→ Excerpted text
AUGUSTA TREVERORUM
(Trier) Germany.
Situated at a widening of the Moselle valley, this site
was settled in the pre-Roman period by mixed Celtic-Germanic tribes of the Treveri. The town was the point
from which three ancient highways spread out to meet
the Rhine at Cologne, Coblenz, and Mainz. Owing to the
natural mountain barriers of Hunriick and Eifel, it lay
sheltered from surprise attack. During his sojourn in
Gaul in 15-13 B.C., Augustus showed particular favor to
the town, which subsequently took the name Augusta
Treverorum. Under Claudius, it maintained the aspect
of an Italian city with the title colonia, an honorific without legal significance; thus one encounters at that period
the designation Colonia Augusta Treverorum. At first it
remained a purely civilian settlement, divided into rectangular blocks of dwellings (insulae) and covering an
area of ca. 81 ha. It was the seat of the imperial fiscal
authority for three provinces, Procurator Provinciarum
Belgicae et Utriusque Germaniae (
CIL III, 5215), and
because of its advantageous position, it became a supply
center for the armies of the Rhine and outposts on the
limes.
Trade and industry were able to develop undisturbed;
among its manufactures, pottery took the lead. Remains
of richly decorated houses and palaces, the amphitheater,
the St. Barbara baths, temples, and the large number of
mosaic floors, wall paintings, and architectural fragments,
as well as innumerable minor archaeological finds, all
bear eloquent witness to the town's econumic prosperity.
Also, native sculptors produced works of outstanding
quality.
Only toward the end of the 2d c. A.D. was the city
surrounded by a solid fortification wall. The best-preserved and best-known city gate from that period is the
Porta Nigra in the N section of the enceinte. The city
suffered from the attack of the Franks and Alemanni in
275-76 and its prosperity declined sharply.
With the imperial reforms of Diocletian, the city assumed a new role. In 293, Constantius I made it his
imperial seat, a distinction well suited to its situation—protected, yet favorable to trade, and nearly equidistant
from the Rhenish border centers of Cologne and Mainz.
Constantius immediately expanded his residence, which
soon was simply called Treveri or Treveris. Under his
son and successor Constantine the Great the imperial
palace quarter came into being, to which belong the Late
Roman core of the cathedral, the Aula Palatina (the so-called basilica), and the imperial baths, all still visible.
To make room for this, some of the existing streets and
buildings (for instance, the peristyle villa under the
imperial baths and the older palace under the so-called
basilica) were obliterated. Near the Roman harbor on
the Moselle were extensive warehouses. After a period
of political setbacks, the city enjoyed renewed prosperity
under Valentinian I (364-75) and his son Gratian (375-83).

[Entries on locating named things]
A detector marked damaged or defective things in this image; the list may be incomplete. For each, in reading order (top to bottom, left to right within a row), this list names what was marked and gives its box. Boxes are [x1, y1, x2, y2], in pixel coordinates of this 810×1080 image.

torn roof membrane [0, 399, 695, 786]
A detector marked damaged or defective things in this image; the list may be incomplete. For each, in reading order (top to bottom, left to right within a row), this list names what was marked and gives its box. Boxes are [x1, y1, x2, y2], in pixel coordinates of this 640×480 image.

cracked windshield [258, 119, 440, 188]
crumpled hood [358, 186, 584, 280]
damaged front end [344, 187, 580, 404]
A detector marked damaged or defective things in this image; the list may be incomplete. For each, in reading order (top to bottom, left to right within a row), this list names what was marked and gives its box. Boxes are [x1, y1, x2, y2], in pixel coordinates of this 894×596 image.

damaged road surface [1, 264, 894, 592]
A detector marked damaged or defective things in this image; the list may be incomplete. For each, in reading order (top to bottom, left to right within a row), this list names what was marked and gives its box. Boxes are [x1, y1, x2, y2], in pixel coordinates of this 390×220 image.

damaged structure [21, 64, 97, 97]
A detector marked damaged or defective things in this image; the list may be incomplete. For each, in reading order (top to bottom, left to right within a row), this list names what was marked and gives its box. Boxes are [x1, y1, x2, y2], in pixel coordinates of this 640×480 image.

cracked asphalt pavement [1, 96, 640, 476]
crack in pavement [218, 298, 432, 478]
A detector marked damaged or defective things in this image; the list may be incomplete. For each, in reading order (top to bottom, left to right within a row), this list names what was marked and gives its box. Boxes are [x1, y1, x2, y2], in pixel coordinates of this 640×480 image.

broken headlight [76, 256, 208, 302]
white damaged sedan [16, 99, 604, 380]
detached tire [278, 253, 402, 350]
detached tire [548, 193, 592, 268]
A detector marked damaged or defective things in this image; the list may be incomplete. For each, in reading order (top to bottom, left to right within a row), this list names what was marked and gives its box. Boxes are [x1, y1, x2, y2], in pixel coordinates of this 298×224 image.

→ Requests
**A.** According to the entry on Augusta Treverorum, in what year did Constantius I make the city his imperial seat?
**B.** Reproduce the entries from the line with "this 390×220 image." to the line with "damaged structure [21, 64, 97, 97]", including both of those lines.

→ Solutions
**A.** 293

**B.**
A detector marked damaged or defective things in this image; the list may be incomplete. For each, in reading order (top to bottom, left to right within a row), this list names what was marked and gives its box. Boxes are [x1, y1, x2, y2], in pixel coordinates of this 390×220 image.

damaged structure [21, 64, 97, 97]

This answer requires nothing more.